Our experiments highlight that each index is able to solve URF tasks on the small LSC dataset, with eCP and Annoy being better than HNSW and IVF. The LSC dataset contains many near-duplicate images, as the dataset depicts the daily life of one person. To get a better picture with a more general dataset and similar tasks, we conducted an experiment on the dataset from Video Browser Showdown 2020 [19] (VBS) consisting of 1 million images. Solving tasks is more difficult in VBS as there are more scenarios to cover, and typically filters are applied to help with the task. With pure URF both Annoy and eCP manage to solve 2–3 tasks out of the 12, while HNSW and IVF solve 1. Similarly to the LSC collection, eCP and Annoy performed best with a lower scope (\(\sim \)3200). However, given that Annoy still fluctuates between 1000 and 8000 distance computations, eCP remains the better overall choice. HNSW and IVF at similar scope did not manage to solve any task, and HNSW even had multiple sessions stopping early due to all returned items being seen. This is the danger of a small search scope, and is why having an easy to comprehend and reliable approximation parameter is extremely beneficial. With eCP and IVF one can reliably ask for additional b/\(n_{probe}\) clusters, knowing the computation time will be roughly the same. However, for Annoy and HNSW this is more difficult.

6 Conclusion

In this paper we investigated the performance of multiple state-of-the-art ANN indexes in user relevance feedback (URF) settings dealing with hyperplane queries. We evaluated 4 indexes, the tree-based approach Annoy, the graph-based approach HNSW, and the cluster-based approaches IVF and eCP. Each of these high-dimensional indexes use some form of approximation that introduces a quality/time trade-off. In interactive URF sessions, fast and reliable response time is crucial. Through our experiments using an automated evaluation protocol simulating URF sessions, we find that each index is able to solve such tasks. We also discovered that a lower setting for the approximation parameter, which reduce the search space, can improve results. However, if it is set too low, the index may not find any new items to present the user.
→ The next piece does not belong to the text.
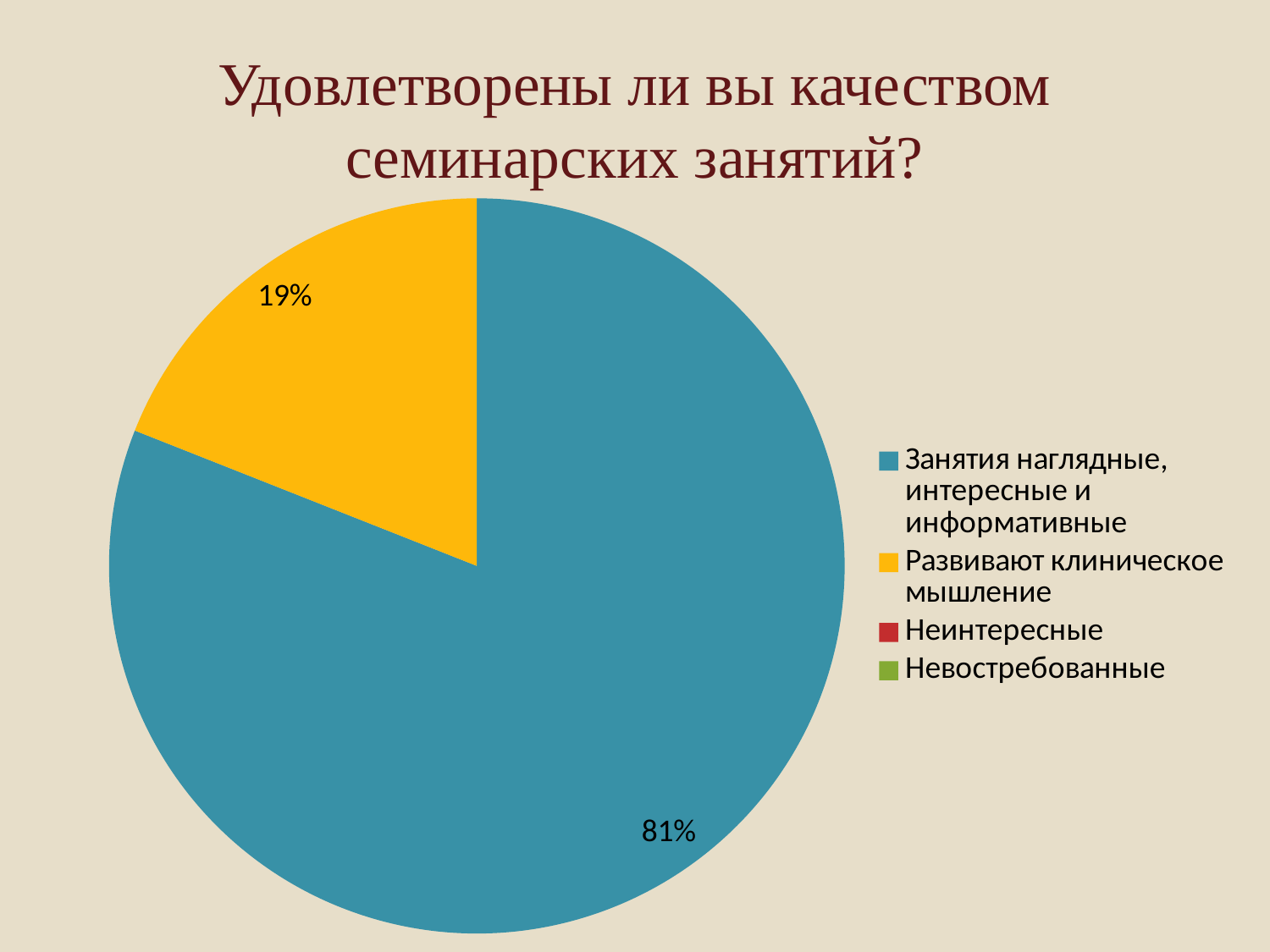
What colour is the slice for "Развивают клиническое мышление"? Yellow What is the title of the chart? Удовлетворены ли вы качеством семинарских занятий? Which is larger: the share for "Развивают клиническое мышление" or the share for "Занятия наглядные, интересные и информативные"? Занятия наглядные, интересные и информативные What is the difference in percentage points between the "Занятия наглядные, интересные и информативные" slice and the "Развивают клиническое мышление" slice? 62 percentage points Which response has the largest slice of the pie? Занятия наглядные, интересные и информативные How many response categories does the legend list? 4 What kind of chart is shown on the slide? Pie chart What share of the pie does the blue slice represent? 81% What percentage of respondents answered "Развивают клиническое мышление"? 19% Is the share for "Развивают клиническое мышление" greater or less than 25%? less What percentage of respondents answered "Занятия наглядные, интересные и информативные"? 81%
Out of the four, eCP and Annoy perform best overall. We further analyze the approximation parameters of the indexes and find eCP’s parameter to be more comprehensible and reliable. The other indexes are still viable for URF on a small scale collection, but it is harder to predict their performance when used at scale. Following up with real user tests and conducting experiments on even larger collections is warranted, to better verify these findings.